Da ciò, rilevano gli estensori del rapporto, deriva però anche una considerevole dissipazione di energie e di opportunità. Il Paese, perdurando questo cliché, rischia di essere condannato ad una «condizione di incertezza senza prospettive di élite» capaci di offrirgli nuovi orizzonti e mete perseguibili. Al di là dei crudi dati economici, che segnalano come sia andato approfondendosi il divario tra quel dieci per cento della popolazione che possiede più della metà delle ricchezze nazionali e la parte restante, che si divide quel che rimane della torta, ci sono alcuni deficit di fondo, in quanto tali quindi strutturali, che pesano come una cappa su tutta la collettività.
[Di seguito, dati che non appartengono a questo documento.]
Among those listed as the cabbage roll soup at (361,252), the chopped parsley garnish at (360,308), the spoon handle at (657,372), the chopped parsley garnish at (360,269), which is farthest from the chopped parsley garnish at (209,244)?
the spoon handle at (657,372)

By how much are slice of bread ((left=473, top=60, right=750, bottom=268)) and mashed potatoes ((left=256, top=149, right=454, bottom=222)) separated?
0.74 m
Il primo di essi, indicando la cristallizzazione del circuito di intervento pubblico, richiederebbe una radicale revisione dei sistemi di copertura sociale, oggi fortemente sbilanciati nel tutelare i già garantiti a fronte dell’indifferenza ai destini degli altri.
Il Censis segnala come peraltro si registri una continua crescita del welfare privato, pagato di tasca propria, così come di quello comunitario (attraverso il volontariato e l’intervento degli enti territoriali), di quello aziendale e di quello associativo. Un segno che all’offerta universalistica in forte difficoltà di bilancio va sostituendosi, o comunque affiancandosi, sempre più spesso quella proposta da soggetti diversi dallo Stato.
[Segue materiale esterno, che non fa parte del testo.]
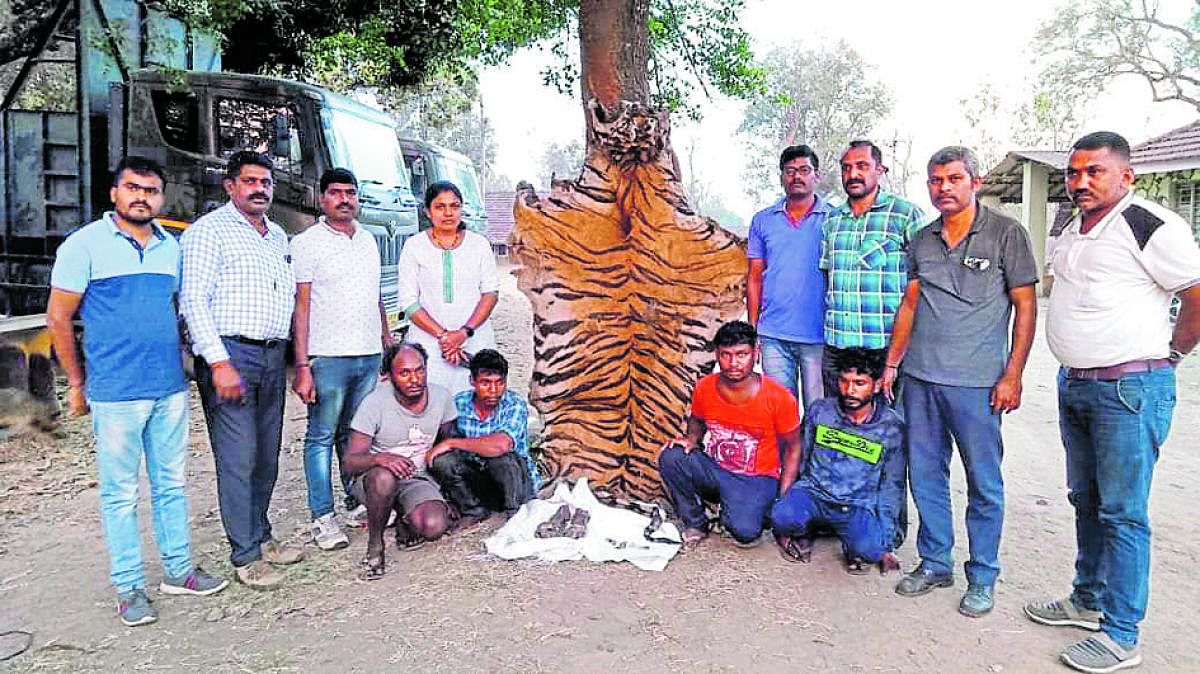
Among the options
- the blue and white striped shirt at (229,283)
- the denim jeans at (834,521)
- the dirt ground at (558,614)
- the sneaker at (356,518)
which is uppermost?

Tra l’altro è proprio in questi settori che negli ultimi anni si sono registrati incrementi nel numero dei posti di lavoro, a fronte, invece, di una decrescita, che in alcuni casi si è trasformata in autentica caduta, nei comparti più tradizionali della produzione industriale e dei servizi. Un secondo àmbito è quello dell’economia digitale. Decantata da molti soloni come la soluzione a tutti i problemi delle moderne società a sviluppo avanzato, la net-economy ha registrato in Italia un impatto meno corposo ma destinato a perdurare nel corso del tempo.
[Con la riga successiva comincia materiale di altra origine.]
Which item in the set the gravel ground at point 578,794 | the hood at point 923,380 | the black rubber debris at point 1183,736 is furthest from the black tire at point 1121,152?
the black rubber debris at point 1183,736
Si caratterizza, tra l’altro, per essere composta da molti giovani, con un buon grado di formazione e di disponibilità all’innovazione e all’esperienza, di contro a quanto si registra nell’economia dei servizi alla persona, dove invece si addensano lavoratori più anziani e con un minore livello di istruzione. Tralasciando le diagnosi moralistiche, che altrimenti rischiano di inchiodare il Paese a valutazione senza prospettiva, il rapporto pone in rilievo come ciò che oggi stia mancando in Italia sia la «connettività», ovvero la capacità di costruire legami e scambi di risorse tra individui e imprese, con potenzialità interessanti ma privi di aiuti che dovrebbero essergli forniti per posizionarsi proficuamente dentro reti di relazioni virtuose.
Le istituzioni pubbliche, che per loro natura dovrebbe svolgere proprio tale ruolo, ne sono completamente incapaci, in quanto «autoreferenziali, avvitate su se stesse, condizionate dagli interessi delle categorie, avulse dalle dinamiche che dovrebbero regolare». Forse il nocciolo della crisi, con le sue tante drammatizzazioni, sta in ciò. Il responso non è quindi del tutto negativo, non recita il de profundis per la società italiana, ma indica come in assenza di correttivi radicali, il rischio è che tutto si incisti su di sé, traducendosi in un blocco completo del Paese.